November 15, 2013
Boneless and matured lamb and mutton from Uruguay will have access to the U.S. market again as of Nov. 29. The announcement was made in Montevideo by visiting U.S. Agriculture Under Secretary Edward Avalos, following its publication in the Federal Register and means the conclusion of nine years of negotiations.
"This is great news for Uruguayan farmers and the meat industry not only because it's another market but because with the U.S. certification it will facilitate access to other markets," said Jose Costa, president of Uruguay's Meat industry association Adifu.
This also means that Uruguay joins the exclusive club of countries with lamb access to the United States, Australia and New Zealand. Contrary to what happens with beef, there are no quotas in the United States for lamb and mutton.
At the ceremony making the announcement, Uruguay's agriculture and livestock minister Tabare Aguerre handed Avalos the formal request for lamb and mutton with bone to be included in the list of access to the U.S. market. The United States has very strict regulations regarding the importation of meat cuts with bone. Uruguay is free of foot and mouth disease as a result of vaccination.

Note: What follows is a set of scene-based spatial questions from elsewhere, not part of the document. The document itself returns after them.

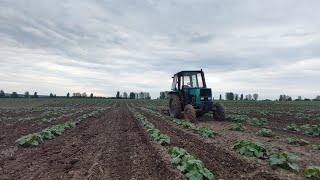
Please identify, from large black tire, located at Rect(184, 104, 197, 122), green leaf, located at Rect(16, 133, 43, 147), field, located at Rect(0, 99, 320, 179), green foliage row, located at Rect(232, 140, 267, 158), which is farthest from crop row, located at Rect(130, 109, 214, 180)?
large black tire, located at Rect(184, 104, 197, 122)

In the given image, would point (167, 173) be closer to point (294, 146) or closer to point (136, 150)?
point (136, 150)

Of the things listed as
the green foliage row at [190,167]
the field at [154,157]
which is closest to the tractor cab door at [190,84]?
the field at [154,157]

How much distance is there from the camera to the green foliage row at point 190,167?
723cm

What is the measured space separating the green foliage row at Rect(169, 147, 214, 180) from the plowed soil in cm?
17

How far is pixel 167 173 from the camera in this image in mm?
7887

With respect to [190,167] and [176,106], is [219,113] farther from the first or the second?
[190,167]

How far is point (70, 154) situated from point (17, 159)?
1.34 metres

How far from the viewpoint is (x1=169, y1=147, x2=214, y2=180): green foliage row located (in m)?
7.23

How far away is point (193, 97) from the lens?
2119cm

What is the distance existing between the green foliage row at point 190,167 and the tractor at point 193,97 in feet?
36.2

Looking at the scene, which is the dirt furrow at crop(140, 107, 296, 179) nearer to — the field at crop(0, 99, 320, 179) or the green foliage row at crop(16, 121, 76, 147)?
the field at crop(0, 99, 320, 179)

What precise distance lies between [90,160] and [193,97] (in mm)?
12271

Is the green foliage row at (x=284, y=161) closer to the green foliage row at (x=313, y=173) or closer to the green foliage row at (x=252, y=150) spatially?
the green foliage row at (x=313, y=173)

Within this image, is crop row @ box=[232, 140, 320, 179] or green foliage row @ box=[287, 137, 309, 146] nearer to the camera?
crop row @ box=[232, 140, 320, 179]
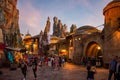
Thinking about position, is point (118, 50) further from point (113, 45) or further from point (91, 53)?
point (91, 53)

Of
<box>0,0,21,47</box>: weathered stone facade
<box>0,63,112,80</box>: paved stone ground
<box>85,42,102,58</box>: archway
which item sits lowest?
<box>0,63,112,80</box>: paved stone ground

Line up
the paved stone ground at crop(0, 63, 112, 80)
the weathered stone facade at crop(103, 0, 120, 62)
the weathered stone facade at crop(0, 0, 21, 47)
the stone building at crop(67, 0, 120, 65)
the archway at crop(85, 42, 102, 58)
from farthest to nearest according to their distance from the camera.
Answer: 1. the archway at crop(85, 42, 102, 58)
2. the weathered stone facade at crop(0, 0, 21, 47)
3. the stone building at crop(67, 0, 120, 65)
4. the weathered stone facade at crop(103, 0, 120, 62)
5. the paved stone ground at crop(0, 63, 112, 80)

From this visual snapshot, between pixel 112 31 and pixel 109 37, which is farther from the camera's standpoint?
pixel 109 37

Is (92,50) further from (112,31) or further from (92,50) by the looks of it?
(112,31)

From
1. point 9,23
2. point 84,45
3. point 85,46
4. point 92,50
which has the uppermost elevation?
point 9,23

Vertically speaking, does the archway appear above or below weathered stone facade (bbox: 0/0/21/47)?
below

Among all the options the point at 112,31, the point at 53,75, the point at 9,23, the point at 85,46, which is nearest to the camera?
the point at 53,75

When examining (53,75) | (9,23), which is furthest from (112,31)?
(9,23)

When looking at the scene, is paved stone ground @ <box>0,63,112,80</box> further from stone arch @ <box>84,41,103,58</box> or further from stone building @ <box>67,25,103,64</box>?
stone arch @ <box>84,41,103,58</box>

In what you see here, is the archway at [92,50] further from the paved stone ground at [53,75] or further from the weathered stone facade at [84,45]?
the paved stone ground at [53,75]

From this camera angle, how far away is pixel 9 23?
32719mm

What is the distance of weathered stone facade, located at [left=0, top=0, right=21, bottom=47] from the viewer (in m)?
29.4

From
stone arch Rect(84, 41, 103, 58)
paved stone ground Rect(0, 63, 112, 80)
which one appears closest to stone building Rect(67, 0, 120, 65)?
stone arch Rect(84, 41, 103, 58)

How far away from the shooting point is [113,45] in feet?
93.2
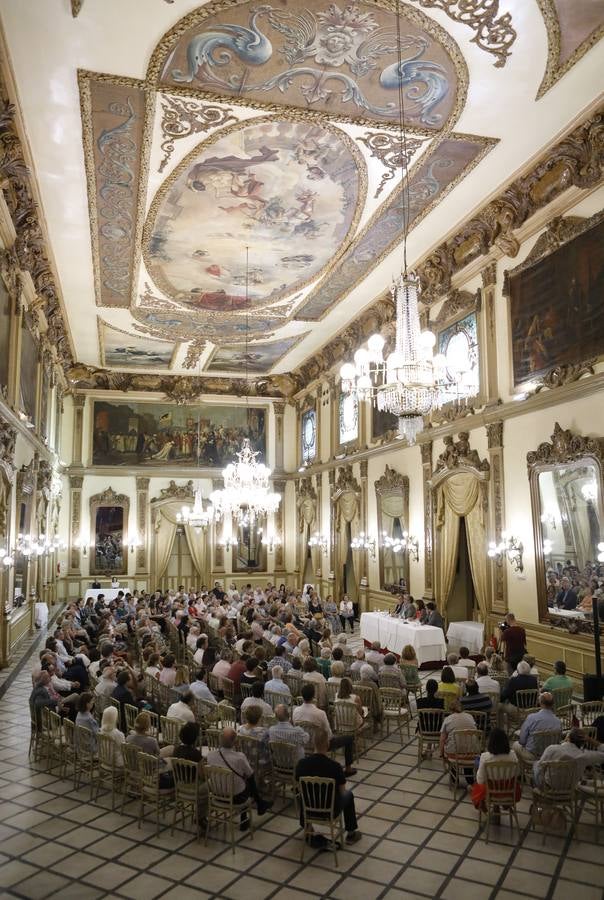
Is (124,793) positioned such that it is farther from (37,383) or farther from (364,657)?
(37,383)

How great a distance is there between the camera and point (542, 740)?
6918 millimetres

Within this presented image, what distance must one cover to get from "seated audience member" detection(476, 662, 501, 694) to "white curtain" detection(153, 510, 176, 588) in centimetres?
1907

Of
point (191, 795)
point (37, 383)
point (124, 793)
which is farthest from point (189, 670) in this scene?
point (37, 383)

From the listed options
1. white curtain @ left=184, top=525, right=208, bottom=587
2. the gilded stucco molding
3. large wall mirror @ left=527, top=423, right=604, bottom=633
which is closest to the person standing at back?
large wall mirror @ left=527, top=423, right=604, bottom=633

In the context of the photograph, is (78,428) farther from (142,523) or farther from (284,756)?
(284,756)

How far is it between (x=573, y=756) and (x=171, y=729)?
4.38m

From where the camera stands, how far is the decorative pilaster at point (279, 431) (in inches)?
1095

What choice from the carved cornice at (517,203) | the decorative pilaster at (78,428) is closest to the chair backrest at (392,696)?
the carved cornice at (517,203)

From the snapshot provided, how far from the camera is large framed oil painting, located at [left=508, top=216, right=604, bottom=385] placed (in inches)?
410

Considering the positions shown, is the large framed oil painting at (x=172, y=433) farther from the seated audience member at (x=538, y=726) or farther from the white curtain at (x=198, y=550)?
the seated audience member at (x=538, y=726)

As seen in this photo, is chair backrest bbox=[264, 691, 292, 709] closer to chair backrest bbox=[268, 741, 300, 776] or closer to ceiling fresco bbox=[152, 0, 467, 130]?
chair backrest bbox=[268, 741, 300, 776]

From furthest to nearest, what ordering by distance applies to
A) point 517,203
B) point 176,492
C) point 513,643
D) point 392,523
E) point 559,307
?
point 176,492
point 392,523
point 517,203
point 559,307
point 513,643

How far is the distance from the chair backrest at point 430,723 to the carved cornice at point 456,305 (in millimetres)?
8845

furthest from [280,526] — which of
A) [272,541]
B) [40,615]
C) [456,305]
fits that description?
[456,305]
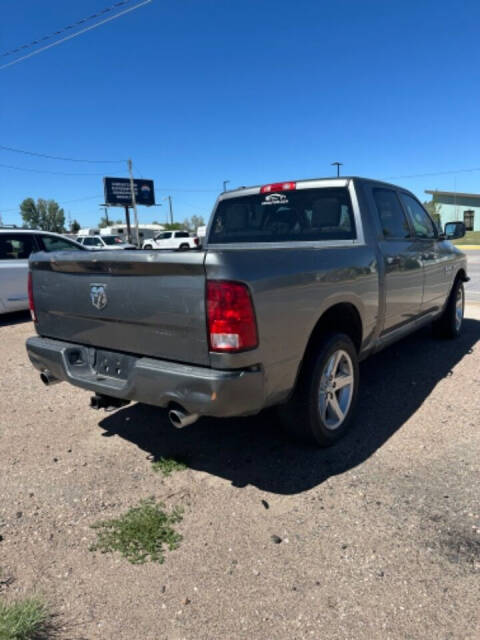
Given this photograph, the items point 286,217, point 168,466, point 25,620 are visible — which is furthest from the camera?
point 286,217

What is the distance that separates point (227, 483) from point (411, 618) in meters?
1.34

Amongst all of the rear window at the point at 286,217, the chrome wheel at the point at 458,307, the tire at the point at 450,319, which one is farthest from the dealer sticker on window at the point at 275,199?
the chrome wheel at the point at 458,307

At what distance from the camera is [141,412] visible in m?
4.12

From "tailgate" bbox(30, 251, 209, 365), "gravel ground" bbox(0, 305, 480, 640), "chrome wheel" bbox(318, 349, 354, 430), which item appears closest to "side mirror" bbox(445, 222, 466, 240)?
"gravel ground" bbox(0, 305, 480, 640)

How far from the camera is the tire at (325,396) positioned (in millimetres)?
3064

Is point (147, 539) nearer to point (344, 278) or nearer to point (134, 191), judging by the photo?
point (344, 278)

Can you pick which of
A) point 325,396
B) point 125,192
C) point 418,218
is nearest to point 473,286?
point 418,218

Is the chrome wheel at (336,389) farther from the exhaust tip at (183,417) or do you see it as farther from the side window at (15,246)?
the side window at (15,246)

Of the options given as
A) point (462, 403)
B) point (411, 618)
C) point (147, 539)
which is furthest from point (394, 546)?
point (462, 403)

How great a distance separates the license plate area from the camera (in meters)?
2.89

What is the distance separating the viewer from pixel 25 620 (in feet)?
6.18

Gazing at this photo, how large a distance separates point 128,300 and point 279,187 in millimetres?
2224

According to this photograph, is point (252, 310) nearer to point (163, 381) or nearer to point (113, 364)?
point (163, 381)

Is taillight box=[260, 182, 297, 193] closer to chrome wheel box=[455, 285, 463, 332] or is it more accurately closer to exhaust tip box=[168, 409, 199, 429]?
exhaust tip box=[168, 409, 199, 429]
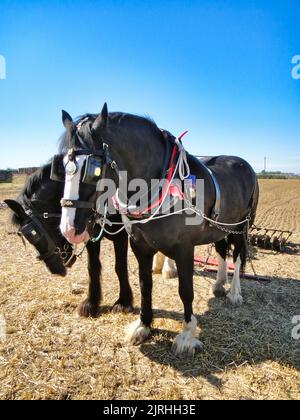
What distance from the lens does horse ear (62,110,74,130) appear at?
2.04m

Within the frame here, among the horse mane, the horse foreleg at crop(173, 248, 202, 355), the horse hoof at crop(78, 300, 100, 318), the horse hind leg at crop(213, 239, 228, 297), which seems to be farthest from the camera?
the horse hind leg at crop(213, 239, 228, 297)

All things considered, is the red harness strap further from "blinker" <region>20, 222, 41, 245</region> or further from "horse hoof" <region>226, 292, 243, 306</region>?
"horse hoof" <region>226, 292, 243, 306</region>

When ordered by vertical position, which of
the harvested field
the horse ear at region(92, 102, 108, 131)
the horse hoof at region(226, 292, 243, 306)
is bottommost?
the harvested field

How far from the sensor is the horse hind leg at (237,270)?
3974 millimetres

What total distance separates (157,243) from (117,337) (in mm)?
1339

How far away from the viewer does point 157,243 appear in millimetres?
2590

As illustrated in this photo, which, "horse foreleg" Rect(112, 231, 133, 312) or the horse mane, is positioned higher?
the horse mane

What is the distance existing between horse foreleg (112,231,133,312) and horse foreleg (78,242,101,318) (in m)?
0.25

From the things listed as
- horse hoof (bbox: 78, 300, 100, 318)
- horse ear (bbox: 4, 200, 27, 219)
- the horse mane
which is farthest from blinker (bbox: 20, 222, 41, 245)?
horse hoof (bbox: 78, 300, 100, 318)

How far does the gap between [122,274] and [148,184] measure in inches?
67.3

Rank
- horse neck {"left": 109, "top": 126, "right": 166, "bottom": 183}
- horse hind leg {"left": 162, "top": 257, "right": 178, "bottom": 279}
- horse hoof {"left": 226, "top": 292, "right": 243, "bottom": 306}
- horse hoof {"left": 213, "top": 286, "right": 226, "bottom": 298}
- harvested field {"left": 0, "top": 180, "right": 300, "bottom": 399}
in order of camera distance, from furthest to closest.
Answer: horse hind leg {"left": 162, "top": 257, "right": 178, "bottom": 279}, horse hoof {"left": 213, "top": 286, "right": 226, "bottom": 298}, horse hoof {"left": 226, "top": 292, "right": 243, "bottom": 306}, harvested field {"left": 0, "top": 180, "right": 300, "bottom": 399}, horse neck {"left": 109, "top": 126, "right": 166, "bottom": 183}

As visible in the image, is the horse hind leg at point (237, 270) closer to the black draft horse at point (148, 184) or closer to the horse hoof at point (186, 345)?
the black draft horse at point (148, 184)
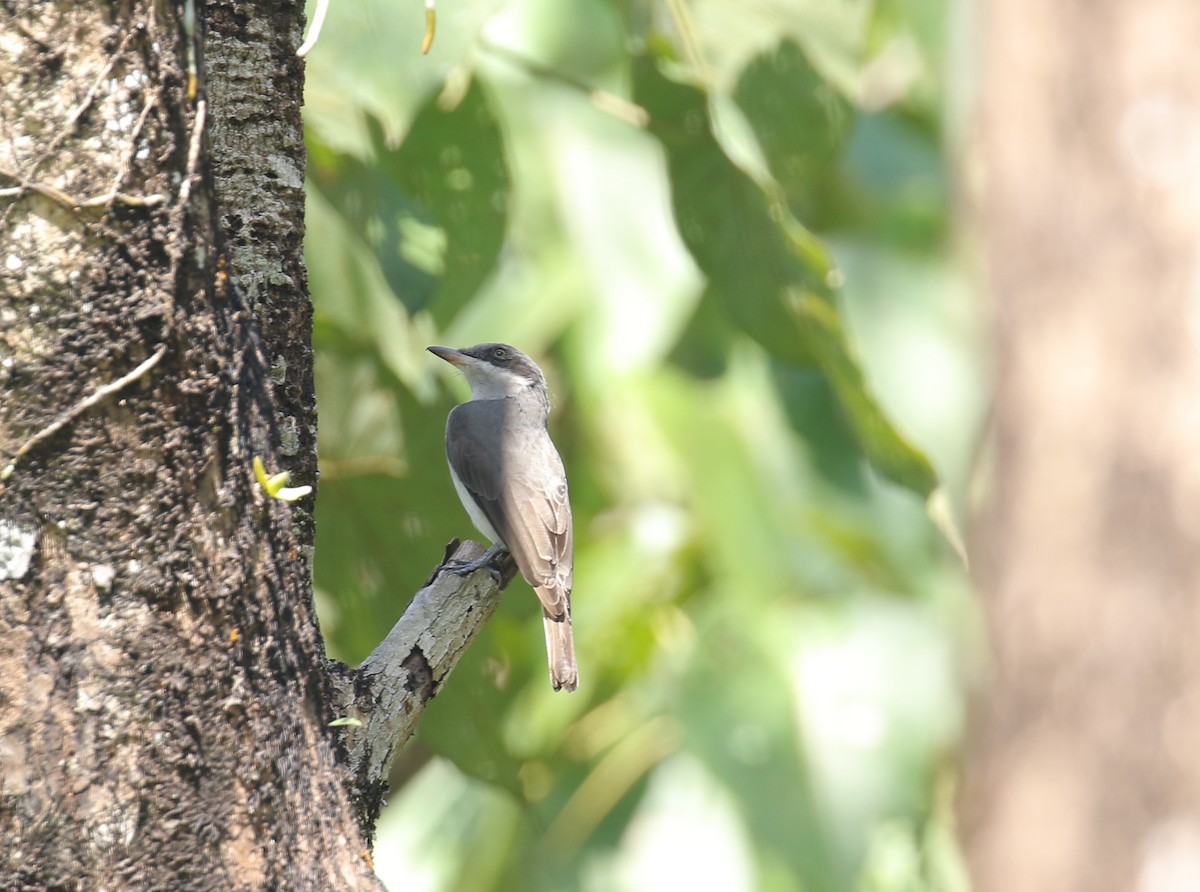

Avalos also revealed that the United States is interested in selling live cattle, meat cuts and offal - mainly sweetbreads - for which there is a strong demand in Uruguay. He said sanitary negotiations are on course and he is hopeful that quite soon the Uruguayan market opens for that produce.
"We've been talking with Aguerre and I'm sure they will accept our protocols so that we can export these produce to Uruguay (beef, offal, live cattle and chicken meat)," said Avalos. "I'm sure we can advance on these issues. Trust will help us to move ahead in other issues."
Uruguay exported lamb into the United States before foot and mouth disease infected the country's livestock herd and flocks about 10 years ago.